Бриг «Меркурий» - Тренев Виталий Константинович. Страница 18
— Вот беда-то какая! Что же делать-то, Вася? Ты бы хоть придумал чего.
— Я и то все утро голову ломал.
— А может, я в постели останусь? Заболел, мол.
— Хуже будет, барин: разлютеет совсем. «Допраздновался, — скажет, — адъютант!» Хуже будет-с.

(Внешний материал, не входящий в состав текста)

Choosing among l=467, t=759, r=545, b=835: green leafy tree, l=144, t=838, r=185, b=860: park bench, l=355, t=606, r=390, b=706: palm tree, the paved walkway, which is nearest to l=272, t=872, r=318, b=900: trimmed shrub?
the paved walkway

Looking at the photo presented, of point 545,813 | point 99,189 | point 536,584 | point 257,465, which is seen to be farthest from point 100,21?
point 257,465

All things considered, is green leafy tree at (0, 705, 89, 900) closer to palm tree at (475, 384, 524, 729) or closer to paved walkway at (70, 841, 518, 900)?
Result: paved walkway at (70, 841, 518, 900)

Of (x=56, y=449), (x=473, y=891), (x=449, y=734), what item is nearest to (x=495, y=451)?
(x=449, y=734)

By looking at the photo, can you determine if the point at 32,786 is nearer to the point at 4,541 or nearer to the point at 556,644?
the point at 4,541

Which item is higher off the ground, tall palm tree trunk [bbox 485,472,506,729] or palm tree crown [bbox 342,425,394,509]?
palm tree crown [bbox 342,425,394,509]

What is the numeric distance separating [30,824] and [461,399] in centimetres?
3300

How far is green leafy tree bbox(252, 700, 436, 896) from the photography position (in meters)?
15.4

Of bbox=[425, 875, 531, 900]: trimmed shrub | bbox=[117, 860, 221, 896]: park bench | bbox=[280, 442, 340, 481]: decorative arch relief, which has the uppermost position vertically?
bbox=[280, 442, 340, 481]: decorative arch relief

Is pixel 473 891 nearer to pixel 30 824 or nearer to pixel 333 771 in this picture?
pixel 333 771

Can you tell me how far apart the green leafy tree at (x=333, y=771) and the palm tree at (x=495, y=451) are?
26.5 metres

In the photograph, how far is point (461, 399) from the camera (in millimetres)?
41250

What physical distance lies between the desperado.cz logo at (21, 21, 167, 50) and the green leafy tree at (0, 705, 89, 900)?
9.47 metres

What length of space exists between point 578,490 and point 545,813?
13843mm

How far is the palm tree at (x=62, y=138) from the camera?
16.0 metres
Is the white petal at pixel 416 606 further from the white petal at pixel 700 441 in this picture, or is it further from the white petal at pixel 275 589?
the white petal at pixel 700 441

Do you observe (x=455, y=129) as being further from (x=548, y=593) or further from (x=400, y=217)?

— Ну, беда! А гитара где же, Вася?
— А гитара на частоколе. Висит-с.
— Так и висит?
— Так и висит-с. Снимать никак не дозволяют-с. «Пусть, — говорит, — посмотрит господин адъютант, что они в честном доме произвели».
— Ах ты, господи! Ну, давай, Васька, одеваться. Семь бед — один ответ.
Вася взялся за мундир есаула и вдруг вспомнил:
— Ваше благородие! Простите великодушно, совсем было запамятовал-с. Жандарм от генерал-губернатора приходил. Приказали явиться к одиннадцати часам.
— Экой ты, братец, болван! — встревожился есаул, мигом вскакивая с постели. — Сейчас сколько времени?
— Десять, ваше благородие.
— Экой ты, братец! Давай скорей!
— За разговором запамятовал-с, ваше благородие, шел ведь вас будить-с.
Есаул заставил Василия вылить ему на голову ведро холодной воды, растер мохнатым полотенцем свое мускулистое тело. Оделся и, подтянутый, направился к выходу. В коридоре его встретила грозная хозяйка.
— Ты что же это, друг ситцевый! — начала Феоктиста. Но есаул с неожиданной для него твердостью отвечал:
— Прошу прощения. Не имею времени для беседы. Срочно вызван по делам службы-с.
— Ну, иди, пожалуй, ужотка вернешься… — как нашалившему мальчику, пригрозила Феоктиста.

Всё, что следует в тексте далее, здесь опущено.